LDI is an attempt to hedge future liabilities by deploying highly funded pension assets into a duration-matched portfolio of bonds, either in the cash bond market or via Treasury swaps or futures, in order to reduce broad swings in the pension net asset value and ultimately accept more contribution certainty in the short run at the expense of reduced investment returns in the long run. By matching the duration of the assets with the duration of the liabilities, the pension funding status is no longer affected by moves in interest rates or, for that matter, in the equity market, either.
For a simplistic example, let’s say a pension has $10 billion in weighted average 20-year liabilities. If it is 100% funded, it can purchase $10 billion of Treasury bonds with a weighted average duration of 20 years and be done. If rates move, the assets and liabilities will be marked up and down together, and such a pension would be considered fully immunized, theoretically.

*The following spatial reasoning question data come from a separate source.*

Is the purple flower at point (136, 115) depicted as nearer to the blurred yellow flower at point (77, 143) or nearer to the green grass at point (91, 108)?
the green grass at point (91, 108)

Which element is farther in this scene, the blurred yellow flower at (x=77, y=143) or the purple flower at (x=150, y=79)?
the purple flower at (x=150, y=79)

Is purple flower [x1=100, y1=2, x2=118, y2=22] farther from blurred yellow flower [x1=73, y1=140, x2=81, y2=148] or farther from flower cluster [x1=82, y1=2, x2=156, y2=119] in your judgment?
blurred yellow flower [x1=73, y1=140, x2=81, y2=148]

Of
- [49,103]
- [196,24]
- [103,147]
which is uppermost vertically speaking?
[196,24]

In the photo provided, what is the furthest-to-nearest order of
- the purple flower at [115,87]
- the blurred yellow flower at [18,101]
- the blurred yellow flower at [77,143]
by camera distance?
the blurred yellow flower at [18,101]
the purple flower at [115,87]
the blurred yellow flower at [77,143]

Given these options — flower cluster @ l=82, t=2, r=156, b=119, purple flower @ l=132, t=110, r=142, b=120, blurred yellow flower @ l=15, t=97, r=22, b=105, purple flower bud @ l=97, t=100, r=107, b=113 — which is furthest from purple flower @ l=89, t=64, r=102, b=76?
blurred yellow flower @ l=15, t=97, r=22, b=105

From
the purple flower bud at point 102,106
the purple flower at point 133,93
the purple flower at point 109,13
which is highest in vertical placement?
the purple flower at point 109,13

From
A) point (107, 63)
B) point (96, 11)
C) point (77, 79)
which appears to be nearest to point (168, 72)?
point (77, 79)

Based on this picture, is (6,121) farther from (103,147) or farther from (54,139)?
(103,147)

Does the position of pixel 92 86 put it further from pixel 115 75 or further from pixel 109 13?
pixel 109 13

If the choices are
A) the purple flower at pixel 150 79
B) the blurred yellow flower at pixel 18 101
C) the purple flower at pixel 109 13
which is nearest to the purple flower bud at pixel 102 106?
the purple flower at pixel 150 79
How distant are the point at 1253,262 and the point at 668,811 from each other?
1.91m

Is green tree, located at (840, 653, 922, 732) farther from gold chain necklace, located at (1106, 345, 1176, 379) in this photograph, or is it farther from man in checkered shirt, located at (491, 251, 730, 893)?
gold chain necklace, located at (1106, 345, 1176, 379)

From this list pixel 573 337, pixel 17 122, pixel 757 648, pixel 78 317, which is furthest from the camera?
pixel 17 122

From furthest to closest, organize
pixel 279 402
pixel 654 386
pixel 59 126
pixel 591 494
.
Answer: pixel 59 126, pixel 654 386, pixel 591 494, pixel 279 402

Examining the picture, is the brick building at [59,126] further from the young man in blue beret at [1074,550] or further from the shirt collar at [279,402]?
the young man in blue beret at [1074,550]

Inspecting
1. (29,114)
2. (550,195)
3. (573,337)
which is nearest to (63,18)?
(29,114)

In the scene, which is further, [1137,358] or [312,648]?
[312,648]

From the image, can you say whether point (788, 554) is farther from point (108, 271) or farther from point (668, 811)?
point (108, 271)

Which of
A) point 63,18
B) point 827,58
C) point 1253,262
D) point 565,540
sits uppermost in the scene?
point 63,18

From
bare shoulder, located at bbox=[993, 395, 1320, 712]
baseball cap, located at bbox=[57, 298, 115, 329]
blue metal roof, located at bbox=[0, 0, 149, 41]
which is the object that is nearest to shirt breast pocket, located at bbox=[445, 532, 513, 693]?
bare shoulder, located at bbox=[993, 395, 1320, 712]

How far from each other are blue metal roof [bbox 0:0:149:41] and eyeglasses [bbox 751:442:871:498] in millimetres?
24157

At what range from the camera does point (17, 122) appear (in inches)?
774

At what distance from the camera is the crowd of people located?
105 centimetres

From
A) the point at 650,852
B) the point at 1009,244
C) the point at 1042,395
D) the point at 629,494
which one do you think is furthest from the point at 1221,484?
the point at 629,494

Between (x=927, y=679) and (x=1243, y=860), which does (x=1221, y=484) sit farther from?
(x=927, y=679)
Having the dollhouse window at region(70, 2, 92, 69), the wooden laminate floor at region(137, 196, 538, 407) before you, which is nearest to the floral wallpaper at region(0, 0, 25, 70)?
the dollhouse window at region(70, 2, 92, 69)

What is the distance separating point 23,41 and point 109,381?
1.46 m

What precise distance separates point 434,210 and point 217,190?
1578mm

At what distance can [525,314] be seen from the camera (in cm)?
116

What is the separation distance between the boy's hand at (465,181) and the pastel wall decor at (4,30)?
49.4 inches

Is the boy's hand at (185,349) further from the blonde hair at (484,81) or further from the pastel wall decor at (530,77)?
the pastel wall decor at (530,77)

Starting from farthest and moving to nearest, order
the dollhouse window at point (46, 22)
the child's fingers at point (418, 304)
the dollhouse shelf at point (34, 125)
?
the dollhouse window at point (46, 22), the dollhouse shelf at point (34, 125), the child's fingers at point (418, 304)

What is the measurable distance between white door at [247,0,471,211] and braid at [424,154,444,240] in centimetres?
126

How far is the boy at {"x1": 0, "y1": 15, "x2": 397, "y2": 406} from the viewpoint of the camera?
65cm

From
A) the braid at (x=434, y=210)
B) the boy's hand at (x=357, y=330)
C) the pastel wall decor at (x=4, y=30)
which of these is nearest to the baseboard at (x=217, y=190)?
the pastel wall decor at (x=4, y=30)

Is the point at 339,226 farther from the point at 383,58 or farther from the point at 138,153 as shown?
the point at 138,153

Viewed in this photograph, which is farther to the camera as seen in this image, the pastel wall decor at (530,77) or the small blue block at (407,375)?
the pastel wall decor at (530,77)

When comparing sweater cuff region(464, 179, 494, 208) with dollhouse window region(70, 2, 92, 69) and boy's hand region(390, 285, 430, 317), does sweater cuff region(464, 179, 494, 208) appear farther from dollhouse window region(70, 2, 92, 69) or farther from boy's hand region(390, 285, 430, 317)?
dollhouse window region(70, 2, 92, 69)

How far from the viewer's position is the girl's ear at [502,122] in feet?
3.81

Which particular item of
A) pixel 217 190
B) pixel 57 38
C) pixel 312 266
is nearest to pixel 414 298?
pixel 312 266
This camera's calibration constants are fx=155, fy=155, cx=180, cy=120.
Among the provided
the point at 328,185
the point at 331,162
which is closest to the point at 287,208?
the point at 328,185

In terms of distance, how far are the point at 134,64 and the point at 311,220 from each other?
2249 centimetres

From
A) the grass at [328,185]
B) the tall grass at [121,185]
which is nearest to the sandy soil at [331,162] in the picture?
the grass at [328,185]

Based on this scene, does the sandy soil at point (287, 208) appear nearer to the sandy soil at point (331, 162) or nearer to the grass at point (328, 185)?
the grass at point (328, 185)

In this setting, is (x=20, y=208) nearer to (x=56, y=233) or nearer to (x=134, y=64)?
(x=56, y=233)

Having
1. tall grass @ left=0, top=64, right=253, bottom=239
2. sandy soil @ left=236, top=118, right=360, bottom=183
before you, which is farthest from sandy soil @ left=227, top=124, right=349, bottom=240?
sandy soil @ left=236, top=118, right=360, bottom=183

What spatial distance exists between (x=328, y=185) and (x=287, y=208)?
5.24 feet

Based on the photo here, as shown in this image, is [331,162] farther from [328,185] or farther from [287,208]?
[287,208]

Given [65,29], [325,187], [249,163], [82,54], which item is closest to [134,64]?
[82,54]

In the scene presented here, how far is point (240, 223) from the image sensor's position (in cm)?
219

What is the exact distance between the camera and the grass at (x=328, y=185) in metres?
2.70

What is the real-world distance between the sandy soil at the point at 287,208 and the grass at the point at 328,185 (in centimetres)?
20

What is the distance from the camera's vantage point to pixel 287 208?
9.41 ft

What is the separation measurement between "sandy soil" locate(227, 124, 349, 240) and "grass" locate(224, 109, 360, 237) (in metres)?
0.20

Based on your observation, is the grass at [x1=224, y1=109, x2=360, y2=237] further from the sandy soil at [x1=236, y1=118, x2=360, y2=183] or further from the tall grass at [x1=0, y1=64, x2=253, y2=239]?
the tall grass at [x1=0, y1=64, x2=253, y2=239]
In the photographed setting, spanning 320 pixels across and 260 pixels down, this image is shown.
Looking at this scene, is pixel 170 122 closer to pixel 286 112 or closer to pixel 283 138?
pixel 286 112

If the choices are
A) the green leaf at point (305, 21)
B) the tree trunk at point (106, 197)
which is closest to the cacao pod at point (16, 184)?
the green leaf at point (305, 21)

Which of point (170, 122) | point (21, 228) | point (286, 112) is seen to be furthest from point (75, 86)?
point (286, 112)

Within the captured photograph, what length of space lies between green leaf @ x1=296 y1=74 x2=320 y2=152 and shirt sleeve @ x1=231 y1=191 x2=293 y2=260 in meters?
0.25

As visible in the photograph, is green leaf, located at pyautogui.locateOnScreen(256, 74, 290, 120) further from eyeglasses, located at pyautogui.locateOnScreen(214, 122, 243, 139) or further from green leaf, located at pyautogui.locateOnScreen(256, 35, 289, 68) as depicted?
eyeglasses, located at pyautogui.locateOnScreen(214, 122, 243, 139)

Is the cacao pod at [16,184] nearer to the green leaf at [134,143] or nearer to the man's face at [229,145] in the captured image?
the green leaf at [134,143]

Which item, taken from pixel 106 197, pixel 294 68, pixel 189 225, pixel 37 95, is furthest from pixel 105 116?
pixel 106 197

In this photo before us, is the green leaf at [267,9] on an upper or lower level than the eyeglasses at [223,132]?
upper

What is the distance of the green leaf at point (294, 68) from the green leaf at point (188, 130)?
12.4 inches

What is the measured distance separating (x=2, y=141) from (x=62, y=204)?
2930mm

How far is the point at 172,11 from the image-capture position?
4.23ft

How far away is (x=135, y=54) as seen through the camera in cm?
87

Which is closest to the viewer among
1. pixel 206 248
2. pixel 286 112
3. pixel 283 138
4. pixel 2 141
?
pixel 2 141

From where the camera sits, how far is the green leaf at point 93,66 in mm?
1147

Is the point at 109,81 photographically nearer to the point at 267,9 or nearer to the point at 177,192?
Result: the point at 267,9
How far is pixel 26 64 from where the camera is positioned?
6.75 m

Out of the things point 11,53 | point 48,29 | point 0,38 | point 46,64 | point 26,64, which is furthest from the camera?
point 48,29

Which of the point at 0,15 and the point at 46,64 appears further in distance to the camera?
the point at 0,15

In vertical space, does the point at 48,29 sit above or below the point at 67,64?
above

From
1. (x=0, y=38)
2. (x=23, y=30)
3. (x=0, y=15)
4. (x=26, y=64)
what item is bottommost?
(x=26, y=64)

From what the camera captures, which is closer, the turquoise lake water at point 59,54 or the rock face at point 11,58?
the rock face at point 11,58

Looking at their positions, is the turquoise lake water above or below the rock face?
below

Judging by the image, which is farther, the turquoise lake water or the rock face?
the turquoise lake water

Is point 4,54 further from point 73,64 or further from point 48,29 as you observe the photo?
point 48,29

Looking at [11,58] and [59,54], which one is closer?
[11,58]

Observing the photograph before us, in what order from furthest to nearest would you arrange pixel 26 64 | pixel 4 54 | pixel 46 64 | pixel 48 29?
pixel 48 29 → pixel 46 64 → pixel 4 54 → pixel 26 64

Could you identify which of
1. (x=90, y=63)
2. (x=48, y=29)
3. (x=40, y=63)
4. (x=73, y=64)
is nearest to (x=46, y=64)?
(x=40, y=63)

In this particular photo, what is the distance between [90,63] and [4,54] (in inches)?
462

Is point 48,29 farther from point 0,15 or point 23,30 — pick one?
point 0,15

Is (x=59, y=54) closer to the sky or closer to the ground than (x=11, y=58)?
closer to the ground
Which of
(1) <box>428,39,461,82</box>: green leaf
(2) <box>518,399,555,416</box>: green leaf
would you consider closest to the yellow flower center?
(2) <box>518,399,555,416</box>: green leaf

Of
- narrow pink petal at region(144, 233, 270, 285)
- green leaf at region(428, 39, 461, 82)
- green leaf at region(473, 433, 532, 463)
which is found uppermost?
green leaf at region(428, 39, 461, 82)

With an estimated $2.1 trillion globally allocated to LDI strategies (according to Pension & Investments Research Center), the approach has become increasingly popular among corporate pensions. And the recent rise in interest rates has certainly made it a bit more attractive for allocators to back up the truck in bonds. Today, the 10-year Treasury yield hovers around 3.0% versus roughly 2.3% a year ago.
But LDI activity originally surged after the passage of the Pension Protection Act of 2006, which among other things required that corporate pension liabilities be discounted at currently prevailing interest rates, essentially requiring companies to mark-to-market not only their pension investments but also their net funded status.
Moreover, the implementation of Accounting Standards Codification 715 in 2006 pulled pension accounting from the footnotes directly into the financial statements of corporate America. The goal of increased transparency moved the net assets and liabilities onto the balance sheet and changes in the funding status to the income statement in order to paint a clearer picture of the true financial impact of a pension plan for investors.
It should be no surprise that corporations soon began to adopt strategies to mitigate the impact of asset-liability mark-to-market volatility mismatch on their financials. Perhaps instead of LDI, this strategy could more accurately be called funded status volatility minimization, but I suppose FSVM hardly rolls off the tongue.
And to be fair, that characterization is probably a bit uncharitable to corporate asset owners. According to recent estimates from Milliman, corporate pensions are on average 87.7% funded versus 70.7% funded for publics. And with a market-based average discount rate of 3.95% today as opposed to the average 7.5% rate assumed by public plans, corporates are much better positioned to go long bonds as an immunization strategy.
But does this mean public plans, with our lower funded status and higher discount rate, can’t implement a liability-aware investment strategy?
Of course they can, but the analogue is different.
The pension obligations that a public plan incur are discounted at a fixed rate. That is to say, they bear absolutely no relation to market interest rates. Moreover, the cash flow needs themselves are fairly predictable, using actuarial assumptions. The cash benefit needs for next year are based largely on the current retiree pool, and are known—at least for next month—with near certainty. The further out in time one goes, the less certain the cash needs become as demographics can change, such as payroll growth, increased retirement activity, or decreased mortality rates.
Perhaps for public pensions, a liability-focused asset allocation would be one that invests a substantial portion of the portfolio in moderate-duration, high-income-producing investments in order to meet the next few years’ cash benefit needs with near certainty, and the remainder of the trust into long-term growth assets.
If, for example, a public plan needed to generate 3% net cash benefit payments for the next few years, 50% of the assets could be invested into a mix of strategies generating a 6% yield, a not impossible objective if one considered direct lending, mezzanine, drug royalties, asset-backed lending, high-yield debt and bank loans.
Such contractual cash flow generative strategies would allow the portfolio to meet the 3% benefit payment needs, reducing short-term volatility concerns or liquidity requirements on the remaining 50% of the trust. These assets could truly be invested for long-term capital appreciation, permitting a less than fully funded plan to still achieve the actuarial required rate of return and provide growth to meet longer future obligations which are not known with certainty.
While the resulting asset allocation may look controversial to many, the simple idea of a laddered income-producing portfolio to meet short-term cash needs and a separate aggressive growth portfolio to maximize long-term wealth shouldn’t be. In fact, it seems to rhyme quite a bit with portfolio construction best practices I learned in retail wealth management. Maybe, it’s time more public pensions gave that analogue a listen.